● CONSIGNA: Escribe la continuación del texto sobre la expansión de la Iglesia que aparece más abajo, comenzando justo después de su última oración.

● FRAGMENTO MOSTRADO:
=====
Expansión de la Iglesia
Dentro de este decaimiento paulatino, la Iglesia católica consiguió de momento importantes progresos, aun en el aspecto numérico. En tiempo de Constantino los cristianos estaban aún en minoría dentro del Imperio; al principio es seguro que no constituían más que un quinto de la población total. Hacia fines del siglo IV, probablemente eran ya más de la mitad. Naturalmente que en esto contribuyó no poco el cambio de orientación en el gobierno, pero no hay que exagerar el alcance de esta influencia.
Las leyes dictadas contra el culto pagano, como las promulgadas por Constancio a partir del 341, no significaban sin más ni más un estímulo para las conversiones. Todavía en el siglo IV muchos de los más altos cargos estaban desempeñados por no cristianos. No es probable que en dicho siglo el ritmo de crecimiento de la Iglesia fuera más rápido que en el anterior. Sin embargo, si aceptamos para alrededor de 313 un número de cristianos de seis a diez millones, para el año 400 tendremos, por lo menos, que doblar esta cifra.
=====
● EXTRACTOS DE DATOS:
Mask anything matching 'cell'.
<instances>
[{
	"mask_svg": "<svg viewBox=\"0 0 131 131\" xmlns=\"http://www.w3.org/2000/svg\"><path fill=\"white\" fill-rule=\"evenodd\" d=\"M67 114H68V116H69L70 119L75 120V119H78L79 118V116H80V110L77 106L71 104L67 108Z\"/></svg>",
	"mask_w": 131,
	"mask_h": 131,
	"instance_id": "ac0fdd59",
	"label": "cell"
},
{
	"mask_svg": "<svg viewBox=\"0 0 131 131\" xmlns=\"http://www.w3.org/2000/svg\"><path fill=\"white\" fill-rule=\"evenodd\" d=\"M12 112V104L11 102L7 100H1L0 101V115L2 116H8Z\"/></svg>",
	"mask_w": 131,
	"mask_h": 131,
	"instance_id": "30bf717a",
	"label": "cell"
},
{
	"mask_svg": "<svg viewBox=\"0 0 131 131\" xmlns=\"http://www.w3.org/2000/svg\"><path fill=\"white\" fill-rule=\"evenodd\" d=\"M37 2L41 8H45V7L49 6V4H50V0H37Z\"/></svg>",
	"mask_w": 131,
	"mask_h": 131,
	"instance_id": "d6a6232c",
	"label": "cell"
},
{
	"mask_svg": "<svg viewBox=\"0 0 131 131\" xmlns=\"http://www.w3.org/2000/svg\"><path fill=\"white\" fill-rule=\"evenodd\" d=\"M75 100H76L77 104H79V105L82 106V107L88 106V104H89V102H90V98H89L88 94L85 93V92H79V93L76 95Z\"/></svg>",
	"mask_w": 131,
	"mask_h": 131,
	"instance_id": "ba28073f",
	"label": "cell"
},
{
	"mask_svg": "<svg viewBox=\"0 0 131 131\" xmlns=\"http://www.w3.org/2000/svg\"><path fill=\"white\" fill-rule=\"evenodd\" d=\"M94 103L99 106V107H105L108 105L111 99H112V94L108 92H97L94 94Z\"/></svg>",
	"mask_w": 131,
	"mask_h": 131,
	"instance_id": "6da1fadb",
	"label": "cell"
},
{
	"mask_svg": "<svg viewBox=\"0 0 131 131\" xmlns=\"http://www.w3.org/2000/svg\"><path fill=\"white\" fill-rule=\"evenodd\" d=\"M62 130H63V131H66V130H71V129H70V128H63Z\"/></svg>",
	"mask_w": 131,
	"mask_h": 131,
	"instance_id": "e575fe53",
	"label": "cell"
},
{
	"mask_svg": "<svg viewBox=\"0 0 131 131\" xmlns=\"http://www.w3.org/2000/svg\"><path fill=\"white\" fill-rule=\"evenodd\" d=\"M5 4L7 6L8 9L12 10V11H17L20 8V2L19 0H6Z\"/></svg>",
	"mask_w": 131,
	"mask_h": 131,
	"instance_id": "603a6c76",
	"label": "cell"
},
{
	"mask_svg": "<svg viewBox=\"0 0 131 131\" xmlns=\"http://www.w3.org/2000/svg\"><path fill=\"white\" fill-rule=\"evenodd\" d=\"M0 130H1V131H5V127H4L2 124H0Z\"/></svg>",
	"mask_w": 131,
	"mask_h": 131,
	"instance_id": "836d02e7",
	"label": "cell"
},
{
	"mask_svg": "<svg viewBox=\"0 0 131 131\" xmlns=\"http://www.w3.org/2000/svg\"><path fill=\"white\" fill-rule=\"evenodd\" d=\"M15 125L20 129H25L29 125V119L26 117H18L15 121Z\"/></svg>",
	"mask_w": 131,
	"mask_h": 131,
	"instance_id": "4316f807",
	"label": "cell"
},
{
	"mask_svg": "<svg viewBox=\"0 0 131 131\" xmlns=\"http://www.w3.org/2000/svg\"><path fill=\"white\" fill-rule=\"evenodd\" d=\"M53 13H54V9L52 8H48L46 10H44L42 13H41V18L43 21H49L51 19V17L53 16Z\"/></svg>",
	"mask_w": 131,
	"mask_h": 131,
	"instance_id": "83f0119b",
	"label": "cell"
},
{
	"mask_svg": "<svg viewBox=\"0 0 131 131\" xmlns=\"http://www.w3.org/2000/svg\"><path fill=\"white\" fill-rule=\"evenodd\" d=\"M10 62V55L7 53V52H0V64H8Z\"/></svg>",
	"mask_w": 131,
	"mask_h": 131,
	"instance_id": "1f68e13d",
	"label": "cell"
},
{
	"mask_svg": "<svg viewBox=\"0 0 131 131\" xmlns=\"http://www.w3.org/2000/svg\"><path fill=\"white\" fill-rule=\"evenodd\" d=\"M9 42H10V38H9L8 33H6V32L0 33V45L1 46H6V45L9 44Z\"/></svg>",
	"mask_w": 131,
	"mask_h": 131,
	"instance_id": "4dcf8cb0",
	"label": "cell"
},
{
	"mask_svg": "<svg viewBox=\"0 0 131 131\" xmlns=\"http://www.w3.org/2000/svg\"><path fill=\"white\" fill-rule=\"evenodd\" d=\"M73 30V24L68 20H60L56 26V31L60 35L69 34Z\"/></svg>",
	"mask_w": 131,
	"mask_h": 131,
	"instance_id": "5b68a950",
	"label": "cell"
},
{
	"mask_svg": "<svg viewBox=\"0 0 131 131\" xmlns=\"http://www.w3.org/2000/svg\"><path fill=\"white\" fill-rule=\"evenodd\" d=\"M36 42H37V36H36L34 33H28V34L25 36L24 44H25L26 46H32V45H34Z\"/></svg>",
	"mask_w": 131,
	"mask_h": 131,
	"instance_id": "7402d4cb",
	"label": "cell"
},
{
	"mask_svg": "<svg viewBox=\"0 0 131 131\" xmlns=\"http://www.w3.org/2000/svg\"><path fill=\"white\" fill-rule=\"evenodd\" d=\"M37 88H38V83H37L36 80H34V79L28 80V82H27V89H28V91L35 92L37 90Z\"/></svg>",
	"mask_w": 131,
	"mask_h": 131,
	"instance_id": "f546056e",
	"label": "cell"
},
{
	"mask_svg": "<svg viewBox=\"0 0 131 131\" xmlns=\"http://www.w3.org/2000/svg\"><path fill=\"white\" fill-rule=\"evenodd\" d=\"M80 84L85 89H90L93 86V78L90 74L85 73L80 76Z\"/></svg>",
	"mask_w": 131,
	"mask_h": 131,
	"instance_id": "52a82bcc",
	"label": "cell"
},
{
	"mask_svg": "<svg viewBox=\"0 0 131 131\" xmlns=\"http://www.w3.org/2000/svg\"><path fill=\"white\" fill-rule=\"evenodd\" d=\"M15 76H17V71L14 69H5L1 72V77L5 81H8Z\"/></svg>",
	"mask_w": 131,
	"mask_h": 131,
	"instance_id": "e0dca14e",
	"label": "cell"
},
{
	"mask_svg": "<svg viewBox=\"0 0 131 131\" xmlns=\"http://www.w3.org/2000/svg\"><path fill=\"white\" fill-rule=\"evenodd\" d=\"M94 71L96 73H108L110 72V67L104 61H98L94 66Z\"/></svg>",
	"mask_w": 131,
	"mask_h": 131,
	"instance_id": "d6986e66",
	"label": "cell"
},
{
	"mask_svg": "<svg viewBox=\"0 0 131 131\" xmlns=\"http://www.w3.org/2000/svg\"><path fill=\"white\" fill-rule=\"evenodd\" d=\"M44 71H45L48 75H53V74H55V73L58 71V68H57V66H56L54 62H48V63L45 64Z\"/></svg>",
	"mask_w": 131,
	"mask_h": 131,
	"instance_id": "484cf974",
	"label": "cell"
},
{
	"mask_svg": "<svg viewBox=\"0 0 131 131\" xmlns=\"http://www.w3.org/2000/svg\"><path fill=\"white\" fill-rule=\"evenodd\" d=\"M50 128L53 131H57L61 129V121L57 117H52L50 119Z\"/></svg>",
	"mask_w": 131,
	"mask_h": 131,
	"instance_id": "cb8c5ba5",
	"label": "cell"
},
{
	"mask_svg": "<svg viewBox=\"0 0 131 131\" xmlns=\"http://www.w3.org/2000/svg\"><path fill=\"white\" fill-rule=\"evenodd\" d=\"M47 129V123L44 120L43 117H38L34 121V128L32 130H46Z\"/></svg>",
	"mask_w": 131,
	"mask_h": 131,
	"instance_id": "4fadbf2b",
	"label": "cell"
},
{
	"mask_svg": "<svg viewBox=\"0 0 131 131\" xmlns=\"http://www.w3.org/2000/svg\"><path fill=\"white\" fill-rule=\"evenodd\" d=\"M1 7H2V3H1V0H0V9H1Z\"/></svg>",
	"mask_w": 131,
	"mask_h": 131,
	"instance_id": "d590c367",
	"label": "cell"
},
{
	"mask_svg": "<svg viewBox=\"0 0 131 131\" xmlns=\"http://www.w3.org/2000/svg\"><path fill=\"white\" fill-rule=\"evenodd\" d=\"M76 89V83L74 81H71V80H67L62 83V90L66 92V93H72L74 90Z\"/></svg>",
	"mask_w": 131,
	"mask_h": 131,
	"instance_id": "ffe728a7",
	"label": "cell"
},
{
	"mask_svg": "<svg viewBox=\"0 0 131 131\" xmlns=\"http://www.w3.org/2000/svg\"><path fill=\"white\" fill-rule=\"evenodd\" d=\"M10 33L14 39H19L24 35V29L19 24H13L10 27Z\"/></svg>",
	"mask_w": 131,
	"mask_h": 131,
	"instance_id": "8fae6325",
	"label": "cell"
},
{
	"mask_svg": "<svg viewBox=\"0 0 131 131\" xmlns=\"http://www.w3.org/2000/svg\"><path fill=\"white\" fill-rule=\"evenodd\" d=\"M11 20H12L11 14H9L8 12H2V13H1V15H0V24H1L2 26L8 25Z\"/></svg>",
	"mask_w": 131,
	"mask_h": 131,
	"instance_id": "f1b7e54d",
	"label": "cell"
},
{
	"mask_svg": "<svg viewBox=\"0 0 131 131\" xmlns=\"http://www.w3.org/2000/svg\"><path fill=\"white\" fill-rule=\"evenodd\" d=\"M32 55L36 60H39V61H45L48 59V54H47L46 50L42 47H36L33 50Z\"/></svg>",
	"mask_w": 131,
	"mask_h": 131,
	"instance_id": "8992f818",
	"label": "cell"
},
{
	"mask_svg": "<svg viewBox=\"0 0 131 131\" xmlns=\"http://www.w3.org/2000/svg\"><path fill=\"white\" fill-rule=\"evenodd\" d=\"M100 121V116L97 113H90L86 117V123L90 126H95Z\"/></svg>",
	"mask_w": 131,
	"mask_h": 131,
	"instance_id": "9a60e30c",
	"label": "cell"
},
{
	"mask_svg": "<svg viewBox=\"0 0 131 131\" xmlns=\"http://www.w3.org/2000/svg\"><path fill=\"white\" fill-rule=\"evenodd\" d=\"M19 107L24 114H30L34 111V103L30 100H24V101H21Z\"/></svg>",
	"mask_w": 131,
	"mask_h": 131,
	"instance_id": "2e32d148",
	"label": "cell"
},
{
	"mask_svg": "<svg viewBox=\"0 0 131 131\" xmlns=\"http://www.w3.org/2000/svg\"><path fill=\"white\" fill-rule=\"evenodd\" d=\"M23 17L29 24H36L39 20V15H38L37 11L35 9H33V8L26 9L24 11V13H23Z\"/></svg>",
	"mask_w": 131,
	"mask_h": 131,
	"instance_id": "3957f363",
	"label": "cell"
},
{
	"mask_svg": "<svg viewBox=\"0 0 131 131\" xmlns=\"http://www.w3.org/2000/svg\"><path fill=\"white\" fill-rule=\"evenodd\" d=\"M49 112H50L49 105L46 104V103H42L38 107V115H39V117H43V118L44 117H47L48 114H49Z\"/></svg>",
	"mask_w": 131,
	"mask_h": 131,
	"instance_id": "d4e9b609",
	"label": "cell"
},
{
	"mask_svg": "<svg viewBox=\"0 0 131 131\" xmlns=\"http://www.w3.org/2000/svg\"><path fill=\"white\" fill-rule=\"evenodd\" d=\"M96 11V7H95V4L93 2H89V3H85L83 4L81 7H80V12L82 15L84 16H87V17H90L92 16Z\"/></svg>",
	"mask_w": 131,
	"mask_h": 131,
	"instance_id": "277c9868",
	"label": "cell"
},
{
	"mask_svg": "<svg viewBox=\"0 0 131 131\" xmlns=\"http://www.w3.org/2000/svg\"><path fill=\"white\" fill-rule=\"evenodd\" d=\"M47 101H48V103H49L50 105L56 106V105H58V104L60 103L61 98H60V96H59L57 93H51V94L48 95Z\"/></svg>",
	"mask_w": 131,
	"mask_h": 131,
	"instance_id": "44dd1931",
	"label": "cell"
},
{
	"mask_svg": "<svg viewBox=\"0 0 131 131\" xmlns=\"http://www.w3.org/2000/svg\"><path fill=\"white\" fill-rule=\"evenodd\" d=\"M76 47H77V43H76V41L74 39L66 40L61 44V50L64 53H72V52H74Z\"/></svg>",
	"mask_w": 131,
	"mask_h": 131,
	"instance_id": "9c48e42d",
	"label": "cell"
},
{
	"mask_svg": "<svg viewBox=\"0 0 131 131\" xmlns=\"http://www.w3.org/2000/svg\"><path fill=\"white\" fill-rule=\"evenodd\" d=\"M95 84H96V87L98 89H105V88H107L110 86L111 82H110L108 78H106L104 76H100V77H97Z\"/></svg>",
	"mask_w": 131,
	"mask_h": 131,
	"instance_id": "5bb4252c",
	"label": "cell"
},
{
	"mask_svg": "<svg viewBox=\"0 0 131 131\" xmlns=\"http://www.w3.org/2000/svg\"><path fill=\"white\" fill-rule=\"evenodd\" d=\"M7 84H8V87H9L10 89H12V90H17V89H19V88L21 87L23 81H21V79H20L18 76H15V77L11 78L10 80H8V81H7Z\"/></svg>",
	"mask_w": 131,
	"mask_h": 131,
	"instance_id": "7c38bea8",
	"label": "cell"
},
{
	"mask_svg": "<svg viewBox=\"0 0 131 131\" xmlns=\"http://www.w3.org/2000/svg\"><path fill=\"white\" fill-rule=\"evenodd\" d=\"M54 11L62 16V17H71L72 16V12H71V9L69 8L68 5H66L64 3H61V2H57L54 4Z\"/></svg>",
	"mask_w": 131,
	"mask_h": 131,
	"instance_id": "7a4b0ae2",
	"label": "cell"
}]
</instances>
=====
● RESPUESTA:
Geográficamente, hacía tiempo que el entero territorio del Imperio estaba espolvoreado de comunidades cristianas. Un avance más allá de las fronteras hacia el nordeste, en la línea Rin-Danubio, no era de momento posible, pues la presión de la población actuaba allí en dirección contraria. En cambio, estaban abiertas algunas líneas de penetración hacia el sureste, y más concretamente, desde Siria hacia Mesopotamia y Persia, y desde Egipto a lo largo del Mar Rojo. En esta parte, el cristianismo rebasó las fronteras imperiales ya en el siglo IV. Desde el siglo III habían llegado cristianos a Persia, y en el IV se encontraban allí numerosas comunidades, que tuvieron que sufrir sangrientas persecuciones.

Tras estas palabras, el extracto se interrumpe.